TASK PROMPT :: Take the lines below from the one with "buffalo check duvet" through the one with "Puerto Rican Chicken and Rice." and retype them exactly. Include nothing else, and no pictures.

RECORDS PROVIDED ::
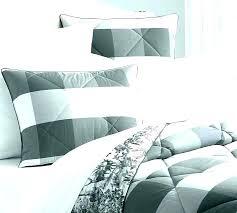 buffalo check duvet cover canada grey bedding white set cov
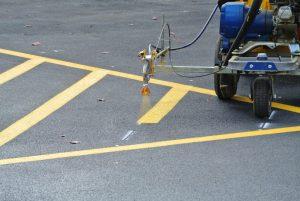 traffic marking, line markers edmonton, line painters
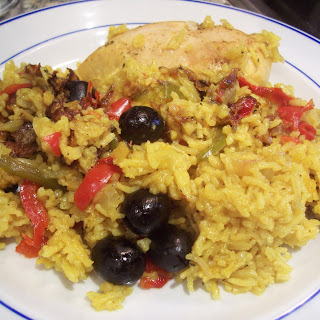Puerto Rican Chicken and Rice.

---

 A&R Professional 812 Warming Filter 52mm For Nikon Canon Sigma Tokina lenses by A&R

TASK RESULT ::
 buffalo check duvet cover canada grey bedding white set cov
 traffic marking, line markers edmonton, line painters
Puerto Rican Chicken and Rice.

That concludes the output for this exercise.